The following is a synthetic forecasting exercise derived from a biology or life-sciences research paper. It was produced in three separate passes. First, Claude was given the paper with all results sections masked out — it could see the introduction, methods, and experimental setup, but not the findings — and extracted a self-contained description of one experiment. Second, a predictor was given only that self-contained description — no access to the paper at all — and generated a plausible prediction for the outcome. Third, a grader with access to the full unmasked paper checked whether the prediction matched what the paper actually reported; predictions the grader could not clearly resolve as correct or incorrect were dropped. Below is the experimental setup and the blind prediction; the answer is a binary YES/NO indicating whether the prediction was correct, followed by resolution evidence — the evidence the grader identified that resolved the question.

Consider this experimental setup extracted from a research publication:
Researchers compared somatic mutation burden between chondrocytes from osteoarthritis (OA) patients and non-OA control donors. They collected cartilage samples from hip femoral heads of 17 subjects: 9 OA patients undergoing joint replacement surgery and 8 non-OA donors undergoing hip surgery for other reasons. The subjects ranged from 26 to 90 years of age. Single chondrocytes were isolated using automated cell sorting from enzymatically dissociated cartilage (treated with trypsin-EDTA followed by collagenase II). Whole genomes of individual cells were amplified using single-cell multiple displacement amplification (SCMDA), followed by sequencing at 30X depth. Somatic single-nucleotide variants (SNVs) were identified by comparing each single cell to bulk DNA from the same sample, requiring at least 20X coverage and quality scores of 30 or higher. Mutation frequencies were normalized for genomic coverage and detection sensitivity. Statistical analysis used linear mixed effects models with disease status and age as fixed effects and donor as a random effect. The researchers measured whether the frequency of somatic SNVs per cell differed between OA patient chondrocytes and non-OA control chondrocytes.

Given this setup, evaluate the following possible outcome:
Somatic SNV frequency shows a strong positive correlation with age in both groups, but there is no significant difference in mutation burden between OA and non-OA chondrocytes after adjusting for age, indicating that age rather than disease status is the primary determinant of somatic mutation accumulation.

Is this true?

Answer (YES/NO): NO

**EXERCISE BRIEF:**
An exact reproduction of all the entries above is the expected answer.

**WRITTEN ANSWER:**
The following is a synthetic forecasting exercise derived from a biology or life-sciences research paper. It was produced in three separate passes. First, Claude was given the paper with all results sections masked out — it could see the introduction, methods, and experimental setup, but not the findings — and extracted a self-contained description of one experiment. Second, a predictor was given only that self-contained description — no access to the paper at all — and generated a plausible prediction for the outcome. Third, a grader with access to the full unmasked paper checked whether the prediction matched what the paper actually reported; predictions the grader could not clearly resolve as correct or incorrect were dropped. Below is the experimental setup and the blind prediction; the answer is a binary YES/NO indicating whether the prediction was correct, followed by resolution evidence — the evidence the grader identified that resolved the question.

Consider this experimental setup extracted from a research publication:
Researchers compared somatic mutation burden between chondrocytes from osteoarthritis (OA) patients and non-OA control donors. They collected cartilage samples from hip femoral heads of 17 subjects: 9 OA patients undergoing joint replacement surgery and 8 non-OA donors undergoing hip surgery for other reasons. The subjects ranged from 26 to 90 years of age. Single chondrocytes were isolated using automated cell sorting from enzymatically dissociated cartilage (treated with trypsin-EDTA followed by collagenase II). Whole genomes of individual cells were amplified using single-cell multiple displacement amplification (SCMDA), followed by sequencing at 30X depth. Somatic single-nucleotide variants (SNVs) were identified by comparing each single cell to bulk DNA from the same sample, requiring at least 20X coverage and quality scores of 30 or higher. Mutation frequencies were normalized for genomic coverage and detection sensitivity. Statistical analysis used linear mixed effects models with disease status and age as fixed effects and donor as a random effect. The researchers measured whether the frequency of somatic SNVs per cell differed between OA patient chondrocytes and non-OA control chondrocytes.

Given this setup, evaluate the following possible outcome:
Somatic SNV frequency shows a strong positive correlation with age in both groups, but there is no significant difference in mutation burden between OA and non-OA chondrocytes after adjusting for age, indicating that age rather than disease status is the primary determinant of somatic mutation accumulation.

Is this true?

Answer (YES/NO): NO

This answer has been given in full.